Artist turns Raoul life into sculptures

Department of Conservation —  09/05/2016

By Paul Rennie, Ranger on Raoul Island

Artist and conservation volunteer Eleanor Cooper has created an exhibition of sculptures inspired by her time on Raoul Island, evoking the experience of living in an isolated, wild place.

Artist Eleanor Cooper in front of her work at The Physics Room in Christchurch.

Artist Eleanor Cooper in front of her work at The Physics Room in Christchurch

Eleanor spent four months on Raoul Island from December 2015 to March 2016, where she was part of a DOC weed removal team.

Eleanor’s exhibition ‘They say this island changes shape’ opened in Christchurch venue The Physics Room on Friday 29 April and runs until Saturday 28 May.

The works tell the story of the island, its settler origins and its remoteness – from bronze casts of orange seeds taken from trees planted by the Bell family in the late 1800s — to kites made of shrink-wrap plastic scavenged from the regular deliveries of supplies to the island.

One of the sculptures in Eleanor’s exhibition.

One of the sculptures in Eleanor’s exhibition

Eleanor says her fellow ‘Raoulies’ helped her create the artworks during their four month placement.

‘One of the other volunteers made a kite and they all helped set up, carry things around, and scavenge for bits and pieces. A couple of them turned up to the opening as well.’

The exhibition at Christchurch’s The Physics Room features some original artworks as constructed on the island, as well as replicas and photographs of artworks that could not be transported back to New Zealand because of biosecurity restrictions.

The works were made with materials found on the island.

The works were made with materials found on the island

Inspired by life on the island

Long hours spent weeding were physically demanding but allowed for creativity to flourish.

‘Raoul is really steep and rugged in places, and when you’re so far from medical help, you have to be careful about what you do. Grid-searching for weeds meant following a compass bearing over and under and through whatever was on your line, like a giant comb. But we’d laugh a lot and there was also plenty of time to think about what I was going to make.’

At work on the island, looking for noxious weeds.
┄┄┄┄┄┄┄┄┄┄
Continue the article about Eleanor Cooper's Raoul Island sculptures, picking up after its last line.

Collected material:
┄┄┄┄┄┄┄┄┄┄
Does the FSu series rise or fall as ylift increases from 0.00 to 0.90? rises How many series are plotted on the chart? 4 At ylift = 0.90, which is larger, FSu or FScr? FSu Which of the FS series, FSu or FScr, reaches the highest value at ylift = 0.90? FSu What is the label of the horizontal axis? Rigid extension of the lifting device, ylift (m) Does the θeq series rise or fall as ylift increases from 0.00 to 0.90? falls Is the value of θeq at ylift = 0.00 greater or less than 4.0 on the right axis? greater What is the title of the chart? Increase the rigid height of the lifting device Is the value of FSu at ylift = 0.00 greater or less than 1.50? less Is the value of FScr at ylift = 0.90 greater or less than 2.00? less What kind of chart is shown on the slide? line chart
┄┄┄┄┄┄┄┄┄┄
Exercise output:
At work on the island, looking for noxious weeds

Raoul Island is an active volcano, and during Eleanor’s tenure the caldera was closed due to heightened earthquake activity.

‘Some days we would feel several earthquakes a day – you get a sense of the island as an unpredictable, and at times inhospitable place,’ she says.

Towards the end of her stint, extreme weather conditions meant Eleanor almost had to change the dates of her planned exhibition.

‘There were a few weeks where I thought I wasn’t going to make it back in time for the show. Cyclone Winston hit Fiji – and three days prior it had been forecast to head straight towards Raoul. We boarded up our windows and lashed down anything that might have caused damage. The HMNZS Wellington was scheduled to collect us in late March but was redeployed to assist with the cyclone response in Fiji. The impact of severe weather systems in the South Pacific, that are happening more and more frequently, became real.’

Eleanor in front of the hostel accommodation on Raoul.

Eleanor in front of the hostel accommodation on Raoul

Impressive commitment to art and conservation

Raoul ranger Paul Rennie says it was impressive to see Eleanor’s commitment to her twin passions.

“Her primary role on Raoul was to weed at a time of the year where the conditions are the most arduous, in a terrain that can only be described as challenging. Conservation is one of her passions, the other being her art. Somehow she managed to devote time and energy to both with the latter resulting in this exhibition.”